Depuis une vingtaine d’années, observent avec inquiétude  les acteurs du social, l’Etat se livre à une politique de déconstruction, tendant à remplacer son rôle de protecteur par celui de soutien conditionnel, selon un régime d’appel d’offres mettant en concurrence le milieu associatif avec le secteur marchand. Cela revient à confondre le secteur social avec le secteur économique. Alors que la vocation du premier est d’ordre relationnel, son activité soutenue par le bénévolat et que sa raison première est de faire vivre l’esprit de fraternité dans nos sociétés et non pas celui de la rentabilité.
Faut-il voir dans cette dérive “ la fin de l’épopée de générosité entamée à la Libération ?” s’interroge Michel Chauvière. Et de redouter “que ces processus cumulés en viennent à signer la fin du Social comme travail, comme institution et comme éthique collective.” (4)

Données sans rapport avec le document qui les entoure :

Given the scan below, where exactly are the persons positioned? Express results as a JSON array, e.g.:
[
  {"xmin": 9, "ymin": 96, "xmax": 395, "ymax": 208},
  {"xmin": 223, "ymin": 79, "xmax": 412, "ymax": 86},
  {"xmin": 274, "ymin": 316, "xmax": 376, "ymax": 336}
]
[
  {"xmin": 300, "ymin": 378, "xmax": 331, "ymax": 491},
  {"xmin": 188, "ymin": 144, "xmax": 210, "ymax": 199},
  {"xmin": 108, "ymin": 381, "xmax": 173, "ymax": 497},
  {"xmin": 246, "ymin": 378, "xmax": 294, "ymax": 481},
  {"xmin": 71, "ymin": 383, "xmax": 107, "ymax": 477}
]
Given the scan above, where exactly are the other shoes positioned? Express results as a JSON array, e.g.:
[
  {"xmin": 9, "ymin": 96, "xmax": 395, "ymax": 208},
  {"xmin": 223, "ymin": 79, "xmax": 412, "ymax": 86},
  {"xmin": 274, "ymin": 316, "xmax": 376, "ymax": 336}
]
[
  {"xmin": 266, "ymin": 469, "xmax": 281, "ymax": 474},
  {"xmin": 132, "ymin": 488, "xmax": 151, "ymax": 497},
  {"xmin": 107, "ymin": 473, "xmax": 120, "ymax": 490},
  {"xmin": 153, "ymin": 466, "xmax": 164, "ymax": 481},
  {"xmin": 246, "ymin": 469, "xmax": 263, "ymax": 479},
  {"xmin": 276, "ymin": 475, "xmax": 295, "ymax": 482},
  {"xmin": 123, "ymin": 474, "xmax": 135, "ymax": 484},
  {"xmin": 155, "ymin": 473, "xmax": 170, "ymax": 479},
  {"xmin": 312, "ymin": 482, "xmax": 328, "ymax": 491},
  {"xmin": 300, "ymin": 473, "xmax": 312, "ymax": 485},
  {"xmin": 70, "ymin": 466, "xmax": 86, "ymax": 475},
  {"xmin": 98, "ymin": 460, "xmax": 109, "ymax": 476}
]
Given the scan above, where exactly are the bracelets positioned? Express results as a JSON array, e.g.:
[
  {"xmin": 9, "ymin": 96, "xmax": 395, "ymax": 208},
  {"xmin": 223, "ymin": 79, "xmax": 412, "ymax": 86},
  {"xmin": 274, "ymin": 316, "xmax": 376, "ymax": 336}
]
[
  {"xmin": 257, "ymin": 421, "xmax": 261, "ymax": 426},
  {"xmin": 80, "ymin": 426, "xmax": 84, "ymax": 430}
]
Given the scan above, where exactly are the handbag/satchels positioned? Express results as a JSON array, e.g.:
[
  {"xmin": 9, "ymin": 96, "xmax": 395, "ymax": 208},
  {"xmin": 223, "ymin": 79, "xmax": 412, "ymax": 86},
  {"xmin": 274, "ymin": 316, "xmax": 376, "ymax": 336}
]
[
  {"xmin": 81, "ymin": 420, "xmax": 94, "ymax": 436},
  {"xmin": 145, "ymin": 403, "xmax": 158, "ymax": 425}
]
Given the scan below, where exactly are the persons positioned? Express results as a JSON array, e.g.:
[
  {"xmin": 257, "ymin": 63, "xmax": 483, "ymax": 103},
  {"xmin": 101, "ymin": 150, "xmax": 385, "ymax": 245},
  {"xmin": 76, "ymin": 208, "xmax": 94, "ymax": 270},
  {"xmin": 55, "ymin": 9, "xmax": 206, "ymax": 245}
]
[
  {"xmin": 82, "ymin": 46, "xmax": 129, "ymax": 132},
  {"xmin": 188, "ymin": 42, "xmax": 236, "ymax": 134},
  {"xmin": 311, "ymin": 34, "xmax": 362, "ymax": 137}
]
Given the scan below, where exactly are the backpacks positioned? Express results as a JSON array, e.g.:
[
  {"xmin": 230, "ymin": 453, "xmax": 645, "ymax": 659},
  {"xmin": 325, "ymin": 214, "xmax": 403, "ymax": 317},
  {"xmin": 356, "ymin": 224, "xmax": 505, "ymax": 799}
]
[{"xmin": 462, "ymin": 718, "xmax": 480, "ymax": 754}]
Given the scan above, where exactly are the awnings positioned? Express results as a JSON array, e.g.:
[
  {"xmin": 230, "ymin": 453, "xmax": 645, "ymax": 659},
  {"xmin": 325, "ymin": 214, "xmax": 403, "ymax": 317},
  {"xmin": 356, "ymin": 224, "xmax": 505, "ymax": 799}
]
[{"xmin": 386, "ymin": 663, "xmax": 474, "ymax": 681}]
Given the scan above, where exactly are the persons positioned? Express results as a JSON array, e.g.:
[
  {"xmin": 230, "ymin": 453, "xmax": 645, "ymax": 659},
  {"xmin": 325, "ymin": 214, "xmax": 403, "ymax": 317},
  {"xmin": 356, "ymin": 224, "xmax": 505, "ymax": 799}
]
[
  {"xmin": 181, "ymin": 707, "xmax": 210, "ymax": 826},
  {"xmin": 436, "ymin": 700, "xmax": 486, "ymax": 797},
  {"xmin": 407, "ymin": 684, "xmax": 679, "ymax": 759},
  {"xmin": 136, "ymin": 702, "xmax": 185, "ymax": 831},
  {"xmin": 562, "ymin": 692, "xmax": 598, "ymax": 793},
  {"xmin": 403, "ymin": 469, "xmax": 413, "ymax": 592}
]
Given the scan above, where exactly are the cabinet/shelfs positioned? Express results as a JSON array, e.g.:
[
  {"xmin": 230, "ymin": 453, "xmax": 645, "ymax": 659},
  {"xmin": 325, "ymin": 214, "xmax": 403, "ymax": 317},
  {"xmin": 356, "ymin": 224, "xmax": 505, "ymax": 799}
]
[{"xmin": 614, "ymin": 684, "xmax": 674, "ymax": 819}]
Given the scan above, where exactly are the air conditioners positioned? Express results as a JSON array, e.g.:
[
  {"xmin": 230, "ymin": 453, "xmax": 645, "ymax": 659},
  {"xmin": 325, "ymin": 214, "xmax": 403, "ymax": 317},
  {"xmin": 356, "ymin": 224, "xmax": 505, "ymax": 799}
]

Sans partager ce pessimisme, certains prescripteurs en ce domaine seraient favorables à une réforme de notre système de protection sociale, qu’ils jugent devenu “peu efficace, coûteux et illisible” (5). Il devient donc de plus en plus nécessaire à leurs yeux de l’adapter aux nouvelles exigences d’un marché du travail de surcroît sinistré par le chômage de masse. Un phénomène devenu, avec celui de la croissance des inégalités, le premier sujet de préoccupation de nos concitoyens.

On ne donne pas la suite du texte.